EXERCISE INSTRUCTIONS —
Would you print only the lines running from the one with "Acheter Divinity 2" to the final line of the data below, word for word and without pictures?

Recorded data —

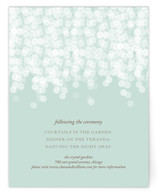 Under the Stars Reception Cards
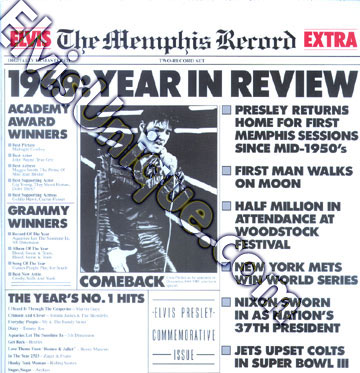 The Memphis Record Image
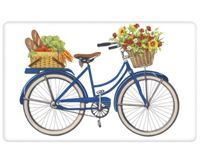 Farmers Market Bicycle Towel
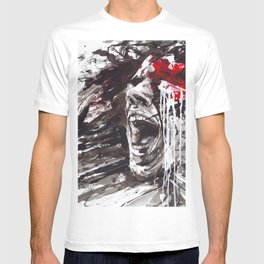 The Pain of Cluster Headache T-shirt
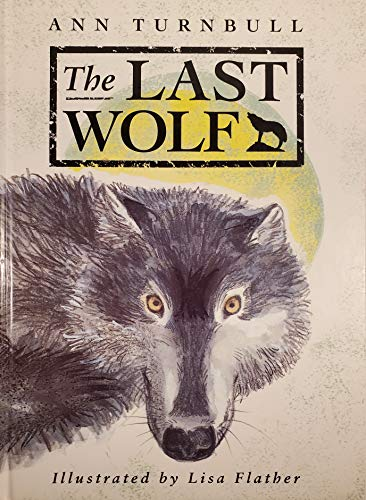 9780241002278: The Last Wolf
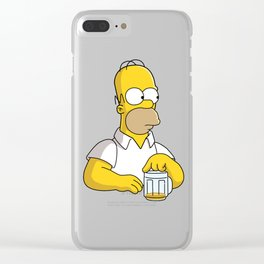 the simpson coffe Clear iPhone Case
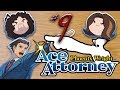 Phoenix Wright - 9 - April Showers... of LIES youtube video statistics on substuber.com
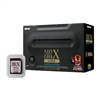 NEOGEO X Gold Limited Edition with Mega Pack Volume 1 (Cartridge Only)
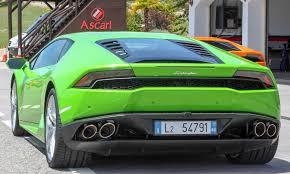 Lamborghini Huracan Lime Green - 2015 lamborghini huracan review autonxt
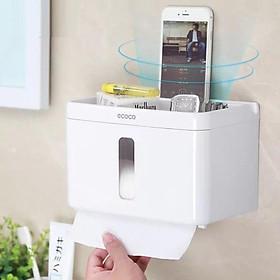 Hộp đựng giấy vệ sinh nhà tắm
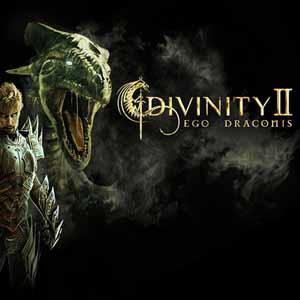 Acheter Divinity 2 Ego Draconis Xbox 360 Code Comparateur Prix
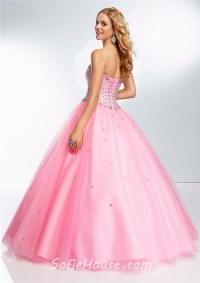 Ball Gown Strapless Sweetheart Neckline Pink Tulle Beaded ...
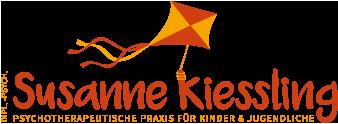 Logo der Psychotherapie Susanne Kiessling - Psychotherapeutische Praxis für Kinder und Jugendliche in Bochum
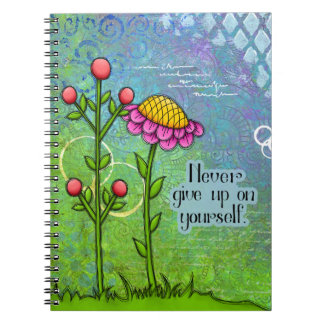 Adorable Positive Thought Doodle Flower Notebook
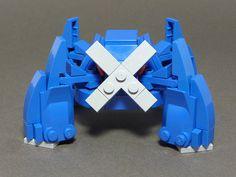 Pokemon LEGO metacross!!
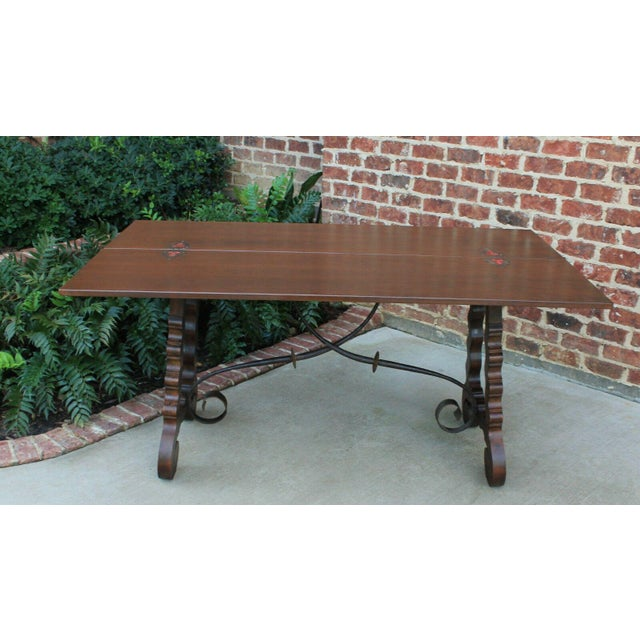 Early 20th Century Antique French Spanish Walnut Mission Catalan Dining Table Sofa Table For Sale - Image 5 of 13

ANSWER BOX —
 Acheter Divinity 2 Ego Draconis Xbox 360 Code Comparateur Prix
 Ball Gown Strapless Sweetheart Neckline Pink Tulle Beaded ...
 Logo der Psychotherapie Susanne Kiessling - Psychotherapeutische Praxis für Kinder und Jugendliche in Bochum
 Adorable Positive Thought Doodle Flower Notebook
 Pokemon LEGO metacross!!
 Early 20th Century Antique French Spanish Walnut Mission Catalan Dining Table Sofa Table For Sale - Image 5 of 13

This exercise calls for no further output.